# WRITTEN TASK A:
Rewrite the solution starting with "As you can see, as" and going on through "our desired result.", replacing "red curve" with "blue curve".

# SOURCE:
'''

We are given the value of $S_n$ below and we have to find if $S_n$ is greater or smaller than $\dfrac{\pi}{3\sqrt{3}}$.
$$S_n=\sum\limits_{k=1}^n \frac{n}{n^2+kn+k^2}$$
$$S_n<\dfrac{\pi}{3\sqrt{3}} \quad \text{or}\quad S_n>\dfrac{\pi}{3\sqrt{3}}$$
I tried it as follows:
$$S_n=\frac{1}{n}\sum_{k=1}^n\frac{1}{\left(\frac{k}{n}\right)^2+\frac{k}{n}+1}$$
$$\rightarrow \frac{1}{x^2+x+1}$$
But at last I thought to draw the graph so that I can do something with area under the curve or can thought at extreme points i.e at $n$ is approaching to infinity.
I got stuck not able to do anything. You can see the image of my attempt here.
Look at this picture. The red curve is the function $\displaystyle f(x)=\frac{1}{x^2+x+1}$
The red curve is decreasing on $[0,1]$, since $\displaystyle f'(x)=-\frac{2x+1}{\left(x^2+x+1\right)^2}<0$ for $0\leq x \leq 1$.
The gray shaded area is the value of $\displaystyle\frac{1}{n}\sum_{k=1}^{n}\frac{1}{\left(\frac{k}{n}\right)^2+\frac{k}{n}+1}$ when $n=6$.
Can you see why? The width of each box is $\displaystyle \frac{1}{n}$, and the height of the $k$th box is $\displaystyle f\left(\frac{k}{n}\right)=\frac{1}{\left(\frac{k}{n}\right)^2+\frac{k}{n}+1}$.
As you can see, as $n$ increases, the number of boxes will increase, but the shaded area will never be equal to or greater than the area under the red curve for the interval $[0,1]$. (By the way, these approximations of the area under the curve are called Riemann sums.)
Ergo, we conclude that $\displaystyle S_n<\int_{0}^{1}\frac{dx}{x^2+x+1}$
$$\begin{align} \int_{0}^{1}\frac{dx}{x^2+x+1}&=\int_{0}^{1}\frac{dx}{\left(x+\frac{1}{2}\right)^2+\frac{3}{4}} \\ &=\frac{2}{\sqrt{3}}\int_{\frac{1}{\sqrt{3}}}^{\sqrt{3}}\frac{du}{u^2+1} \qquad\text{(Substitute $u=\frac{2x+1}{\sqrt{3}}$, $\frac{du}{dx}=\frac{2}{\sqrt{3}}$)}\\ &=\frac{2}{\sqrt{3}}\arctan(u)\bigg|_{\frac{1}{\sqrt{3}}}^{\sqrt{3}}\\ &=\frac{\pi}{3\sqrt{3}} \end{align}$$
And thus we have our desired result.
(By the way, since I am bad at calculus, I used the following sites: http://www.integral-calculator.com/, http://www.derivative-calculator.net/)

'''

# MATERIAL SUPPLIED:
'''

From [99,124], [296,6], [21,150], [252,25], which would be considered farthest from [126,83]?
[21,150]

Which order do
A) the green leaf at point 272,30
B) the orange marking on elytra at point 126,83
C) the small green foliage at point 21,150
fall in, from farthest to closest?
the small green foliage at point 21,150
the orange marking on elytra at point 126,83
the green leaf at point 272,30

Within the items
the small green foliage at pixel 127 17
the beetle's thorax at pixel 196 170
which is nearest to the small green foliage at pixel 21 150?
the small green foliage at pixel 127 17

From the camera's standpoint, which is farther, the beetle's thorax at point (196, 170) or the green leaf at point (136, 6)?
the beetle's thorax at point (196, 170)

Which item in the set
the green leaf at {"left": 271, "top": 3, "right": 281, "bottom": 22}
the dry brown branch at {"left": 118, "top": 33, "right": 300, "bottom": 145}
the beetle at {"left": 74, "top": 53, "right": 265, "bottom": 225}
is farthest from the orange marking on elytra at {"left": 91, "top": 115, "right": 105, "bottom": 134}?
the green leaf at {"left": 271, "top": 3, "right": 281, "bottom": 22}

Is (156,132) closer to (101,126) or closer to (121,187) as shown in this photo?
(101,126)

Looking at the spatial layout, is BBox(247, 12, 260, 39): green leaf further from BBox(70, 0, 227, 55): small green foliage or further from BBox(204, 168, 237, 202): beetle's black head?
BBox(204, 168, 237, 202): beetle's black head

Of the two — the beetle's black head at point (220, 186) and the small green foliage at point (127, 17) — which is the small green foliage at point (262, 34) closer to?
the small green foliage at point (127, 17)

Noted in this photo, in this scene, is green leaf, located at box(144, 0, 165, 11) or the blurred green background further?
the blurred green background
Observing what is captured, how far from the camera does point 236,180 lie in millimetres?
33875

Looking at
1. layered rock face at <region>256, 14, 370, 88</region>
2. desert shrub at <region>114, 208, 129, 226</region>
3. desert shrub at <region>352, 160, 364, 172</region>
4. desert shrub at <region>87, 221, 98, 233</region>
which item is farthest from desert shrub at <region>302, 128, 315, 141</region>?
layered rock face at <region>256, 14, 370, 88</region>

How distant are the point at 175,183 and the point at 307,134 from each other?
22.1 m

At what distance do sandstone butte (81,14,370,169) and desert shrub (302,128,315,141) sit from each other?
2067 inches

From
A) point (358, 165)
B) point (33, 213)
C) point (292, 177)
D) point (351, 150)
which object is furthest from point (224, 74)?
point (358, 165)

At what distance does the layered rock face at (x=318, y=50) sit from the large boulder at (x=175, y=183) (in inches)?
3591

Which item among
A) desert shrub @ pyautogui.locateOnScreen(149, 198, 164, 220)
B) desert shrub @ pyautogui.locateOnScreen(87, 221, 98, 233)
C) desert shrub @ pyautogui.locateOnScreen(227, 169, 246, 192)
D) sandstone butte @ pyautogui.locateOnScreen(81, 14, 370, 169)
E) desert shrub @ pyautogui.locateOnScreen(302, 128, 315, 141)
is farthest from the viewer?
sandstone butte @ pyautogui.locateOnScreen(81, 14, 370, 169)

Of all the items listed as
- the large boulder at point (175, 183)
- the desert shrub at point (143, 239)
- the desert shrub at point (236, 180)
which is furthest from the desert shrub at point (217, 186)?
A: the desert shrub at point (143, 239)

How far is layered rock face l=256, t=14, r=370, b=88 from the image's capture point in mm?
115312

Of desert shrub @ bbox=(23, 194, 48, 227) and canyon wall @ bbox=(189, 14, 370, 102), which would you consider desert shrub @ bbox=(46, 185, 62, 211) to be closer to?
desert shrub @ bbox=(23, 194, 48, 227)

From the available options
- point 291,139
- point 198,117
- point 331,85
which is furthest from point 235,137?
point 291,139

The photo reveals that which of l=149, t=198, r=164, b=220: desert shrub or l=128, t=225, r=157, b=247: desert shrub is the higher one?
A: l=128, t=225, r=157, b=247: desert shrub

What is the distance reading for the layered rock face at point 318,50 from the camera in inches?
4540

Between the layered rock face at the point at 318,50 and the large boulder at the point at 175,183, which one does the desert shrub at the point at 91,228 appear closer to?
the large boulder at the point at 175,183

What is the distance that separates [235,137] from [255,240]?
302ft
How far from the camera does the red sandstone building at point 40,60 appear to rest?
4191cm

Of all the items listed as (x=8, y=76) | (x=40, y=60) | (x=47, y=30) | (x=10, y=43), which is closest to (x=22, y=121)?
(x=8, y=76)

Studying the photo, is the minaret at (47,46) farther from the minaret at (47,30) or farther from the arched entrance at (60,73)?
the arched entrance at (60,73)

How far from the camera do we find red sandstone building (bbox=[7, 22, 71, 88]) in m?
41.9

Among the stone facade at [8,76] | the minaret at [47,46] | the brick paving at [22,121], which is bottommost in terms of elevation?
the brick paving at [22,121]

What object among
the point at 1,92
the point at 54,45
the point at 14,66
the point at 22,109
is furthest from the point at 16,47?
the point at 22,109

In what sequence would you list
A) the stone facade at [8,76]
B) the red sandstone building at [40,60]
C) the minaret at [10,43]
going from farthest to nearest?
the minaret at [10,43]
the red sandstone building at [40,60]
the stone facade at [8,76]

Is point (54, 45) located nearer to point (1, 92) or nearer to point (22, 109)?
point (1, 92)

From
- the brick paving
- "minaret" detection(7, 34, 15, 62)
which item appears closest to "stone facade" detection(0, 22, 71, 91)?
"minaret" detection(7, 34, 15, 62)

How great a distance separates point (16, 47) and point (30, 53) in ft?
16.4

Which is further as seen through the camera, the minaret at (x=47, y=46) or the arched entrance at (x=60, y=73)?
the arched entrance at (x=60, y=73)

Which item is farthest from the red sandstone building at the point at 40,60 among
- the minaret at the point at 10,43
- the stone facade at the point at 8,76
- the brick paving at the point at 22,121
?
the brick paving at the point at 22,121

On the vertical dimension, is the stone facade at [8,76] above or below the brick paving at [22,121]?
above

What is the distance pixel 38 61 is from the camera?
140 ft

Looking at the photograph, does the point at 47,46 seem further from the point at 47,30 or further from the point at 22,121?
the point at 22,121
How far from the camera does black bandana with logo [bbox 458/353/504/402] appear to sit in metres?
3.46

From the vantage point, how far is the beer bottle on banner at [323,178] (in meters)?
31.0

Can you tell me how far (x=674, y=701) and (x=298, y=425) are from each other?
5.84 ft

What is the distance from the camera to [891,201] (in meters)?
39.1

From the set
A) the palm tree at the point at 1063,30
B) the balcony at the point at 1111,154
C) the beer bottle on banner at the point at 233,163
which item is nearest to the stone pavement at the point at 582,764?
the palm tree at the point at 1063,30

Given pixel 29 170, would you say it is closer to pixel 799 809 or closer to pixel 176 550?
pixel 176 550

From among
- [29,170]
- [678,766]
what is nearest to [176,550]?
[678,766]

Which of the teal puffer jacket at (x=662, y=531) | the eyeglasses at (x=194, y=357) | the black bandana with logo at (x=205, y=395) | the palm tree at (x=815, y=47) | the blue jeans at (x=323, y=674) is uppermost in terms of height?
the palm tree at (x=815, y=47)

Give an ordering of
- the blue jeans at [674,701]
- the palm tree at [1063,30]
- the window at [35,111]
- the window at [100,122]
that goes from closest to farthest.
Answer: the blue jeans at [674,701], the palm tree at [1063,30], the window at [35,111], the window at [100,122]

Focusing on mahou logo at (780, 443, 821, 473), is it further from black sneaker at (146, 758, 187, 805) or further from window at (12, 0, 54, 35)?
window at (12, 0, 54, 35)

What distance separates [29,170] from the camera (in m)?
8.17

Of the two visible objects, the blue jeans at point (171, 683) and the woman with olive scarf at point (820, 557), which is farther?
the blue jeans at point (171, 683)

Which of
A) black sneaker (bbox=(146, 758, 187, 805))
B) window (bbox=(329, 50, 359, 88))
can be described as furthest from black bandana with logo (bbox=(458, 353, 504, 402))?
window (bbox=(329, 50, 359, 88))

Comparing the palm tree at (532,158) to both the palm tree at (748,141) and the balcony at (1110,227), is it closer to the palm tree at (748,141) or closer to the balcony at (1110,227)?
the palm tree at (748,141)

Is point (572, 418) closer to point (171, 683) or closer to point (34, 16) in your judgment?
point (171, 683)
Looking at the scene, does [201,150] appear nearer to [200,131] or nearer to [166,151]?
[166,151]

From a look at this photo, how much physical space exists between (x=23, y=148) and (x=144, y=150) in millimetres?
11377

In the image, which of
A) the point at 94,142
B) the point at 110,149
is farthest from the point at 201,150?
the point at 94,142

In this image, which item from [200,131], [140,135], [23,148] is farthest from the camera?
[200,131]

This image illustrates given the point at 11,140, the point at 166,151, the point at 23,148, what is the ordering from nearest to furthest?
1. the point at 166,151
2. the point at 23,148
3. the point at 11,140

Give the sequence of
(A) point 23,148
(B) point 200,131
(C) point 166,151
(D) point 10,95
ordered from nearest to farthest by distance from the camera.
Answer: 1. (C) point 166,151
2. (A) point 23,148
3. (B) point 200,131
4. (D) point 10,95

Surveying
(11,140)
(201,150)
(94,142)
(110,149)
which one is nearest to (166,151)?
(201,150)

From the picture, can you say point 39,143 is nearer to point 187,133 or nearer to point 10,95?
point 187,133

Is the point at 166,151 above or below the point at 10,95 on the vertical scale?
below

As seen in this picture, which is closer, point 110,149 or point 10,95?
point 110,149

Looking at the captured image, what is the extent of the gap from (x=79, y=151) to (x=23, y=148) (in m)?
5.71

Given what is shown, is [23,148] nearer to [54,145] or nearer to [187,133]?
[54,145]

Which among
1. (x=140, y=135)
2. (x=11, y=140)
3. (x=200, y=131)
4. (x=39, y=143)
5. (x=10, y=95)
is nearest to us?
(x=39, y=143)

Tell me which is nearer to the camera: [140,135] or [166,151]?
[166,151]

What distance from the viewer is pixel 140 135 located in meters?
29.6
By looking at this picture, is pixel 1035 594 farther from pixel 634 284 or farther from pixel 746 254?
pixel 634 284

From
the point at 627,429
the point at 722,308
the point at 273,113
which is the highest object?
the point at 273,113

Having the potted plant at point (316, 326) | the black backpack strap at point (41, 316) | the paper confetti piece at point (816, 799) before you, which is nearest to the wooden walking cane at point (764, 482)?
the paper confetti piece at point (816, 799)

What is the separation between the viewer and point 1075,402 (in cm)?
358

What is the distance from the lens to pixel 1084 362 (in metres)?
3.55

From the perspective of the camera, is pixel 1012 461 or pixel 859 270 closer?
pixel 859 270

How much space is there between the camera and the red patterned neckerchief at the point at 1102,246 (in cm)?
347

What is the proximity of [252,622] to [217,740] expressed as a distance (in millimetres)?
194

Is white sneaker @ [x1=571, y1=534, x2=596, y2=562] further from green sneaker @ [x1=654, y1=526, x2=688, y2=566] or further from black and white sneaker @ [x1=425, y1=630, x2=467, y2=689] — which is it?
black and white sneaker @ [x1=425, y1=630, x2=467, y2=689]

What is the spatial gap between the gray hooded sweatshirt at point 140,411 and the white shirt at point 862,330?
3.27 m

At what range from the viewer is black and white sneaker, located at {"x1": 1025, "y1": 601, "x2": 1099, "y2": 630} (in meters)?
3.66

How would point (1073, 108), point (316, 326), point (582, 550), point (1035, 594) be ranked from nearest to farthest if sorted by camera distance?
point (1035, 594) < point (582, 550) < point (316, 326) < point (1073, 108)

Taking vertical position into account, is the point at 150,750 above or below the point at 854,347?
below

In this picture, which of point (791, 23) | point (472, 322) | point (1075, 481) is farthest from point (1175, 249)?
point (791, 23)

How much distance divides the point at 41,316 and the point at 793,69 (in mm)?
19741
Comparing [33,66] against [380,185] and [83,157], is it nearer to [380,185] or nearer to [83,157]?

'''

# WRITTEN TASK B:
Turn the entries starting with the line with "What is the spatial" and going on through the line with "point (1035, 594) <" into a two-column CSV with the columns input and output. Each entry gets one row, with its text and its answer each in a single quoted field and any line breaks replaced by spaces.

# FULL ANSWER A:
As you can see, as $n$ increases, the number of boxes will increase, but the shaded area will never be equal to or greater than the area under the blue curve for the interval $[0,1]$. (By the way, these approximations of the area under the curve are called Riemann sums.)
Ergo, we conclude that $\displaystyle S_n<\int_{0}^{1}\frac{dx}{x^2+x+1}$
$$\begin{align} \int_{0}^{1}\frac{dx}{x^2+x+1}&=\int_{0}^{1}\frac{dx}{\left(x+\frac{1}{2}\right)^2+\frac{3}{4}} \\ &=\frac{2}{\sqrt{3}}\int_{\frac{1}{\sqrt{3}}}^{\sqrt{3}}\frac{du}{u^2+1} \qquad\text{(Substitute $u=\frac{2x+1}{\sqrt{3}}$, $\frac{du}{dx}=\frac{2}{\sqrt{3}}$)}\\ &=\frac{2}{\sqrt{3}}\arctan(u)\bigg|_{\frac{1}{\sqrt{3}}}^{\sqrt{3}}\\ &=\frac{\pi}{3\sqrt{3}} \end{align}$$
And thus we have our desired result.

# FULL ANSWER B:
input,output
"What is the spatial gap between the gray hooded sweatshirt at point 140,411 and the white shirt at point 862,330?","3.27 m"
"At what range from the viewer is black and white sneaker, located at {""x1"": 1025, ""y1"": 601, ""x2"": 1099, ""y2"": 630} (in meters)?","3.66"
"How would point (1073, 108), point (316, 326), point (582, 550), point (1035, 594) be ranked from nearest to farthest if sorted by camera distance?","point (1035, 594) < point (582, 550) < point (316, 326) < point (1073, 108)"